→ AIM OF THE EXERCISE
Express the items from the line that contains "In relation to" through the line that contains "3814 millimetres" as a JSON list of strings, one string per line, leaving out blank lines.
________________
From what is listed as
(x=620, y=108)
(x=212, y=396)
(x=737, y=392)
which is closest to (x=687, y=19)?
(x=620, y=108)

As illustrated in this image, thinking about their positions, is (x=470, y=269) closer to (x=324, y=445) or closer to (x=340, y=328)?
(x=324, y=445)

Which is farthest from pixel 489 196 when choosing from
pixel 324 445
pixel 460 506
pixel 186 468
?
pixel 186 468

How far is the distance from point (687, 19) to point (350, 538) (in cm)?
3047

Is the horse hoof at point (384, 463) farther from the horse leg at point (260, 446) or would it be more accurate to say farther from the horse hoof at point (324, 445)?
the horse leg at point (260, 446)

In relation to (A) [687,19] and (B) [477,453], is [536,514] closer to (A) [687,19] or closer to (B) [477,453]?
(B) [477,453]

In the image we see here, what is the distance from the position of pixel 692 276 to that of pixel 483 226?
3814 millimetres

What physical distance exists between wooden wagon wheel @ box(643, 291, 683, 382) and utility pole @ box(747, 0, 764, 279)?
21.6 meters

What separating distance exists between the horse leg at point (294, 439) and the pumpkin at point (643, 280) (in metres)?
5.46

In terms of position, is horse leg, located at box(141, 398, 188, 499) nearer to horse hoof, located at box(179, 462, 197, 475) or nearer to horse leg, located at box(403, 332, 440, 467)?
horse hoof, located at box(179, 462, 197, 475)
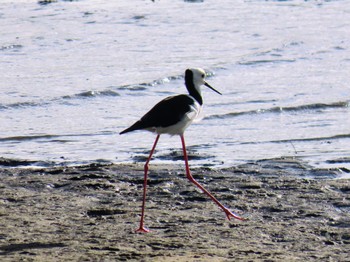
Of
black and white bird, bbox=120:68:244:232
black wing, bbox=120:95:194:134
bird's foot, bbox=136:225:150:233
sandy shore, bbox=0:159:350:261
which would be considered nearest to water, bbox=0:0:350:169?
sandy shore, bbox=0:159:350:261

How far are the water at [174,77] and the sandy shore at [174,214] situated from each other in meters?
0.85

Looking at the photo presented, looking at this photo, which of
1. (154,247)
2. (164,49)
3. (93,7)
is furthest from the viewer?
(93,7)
________________
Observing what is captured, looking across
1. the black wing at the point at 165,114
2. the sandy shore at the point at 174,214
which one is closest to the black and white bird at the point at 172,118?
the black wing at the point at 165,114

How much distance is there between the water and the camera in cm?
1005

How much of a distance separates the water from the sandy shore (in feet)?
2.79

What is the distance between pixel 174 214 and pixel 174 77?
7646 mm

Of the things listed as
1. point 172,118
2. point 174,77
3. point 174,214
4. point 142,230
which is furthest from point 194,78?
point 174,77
________________
→ ANSWER TO THIS EXERCISE
[
  "In relation to (A) [687,19] and (B) [477,453], is [536,514] closer to (A) [687,19] or closer to (B) [477,453]?",
  "(B) [477,453]",
  "In the image we see here, what is the distance from the position of pixel 692 276 to that of pixel 483 226?",
  "3814 millimetres"
]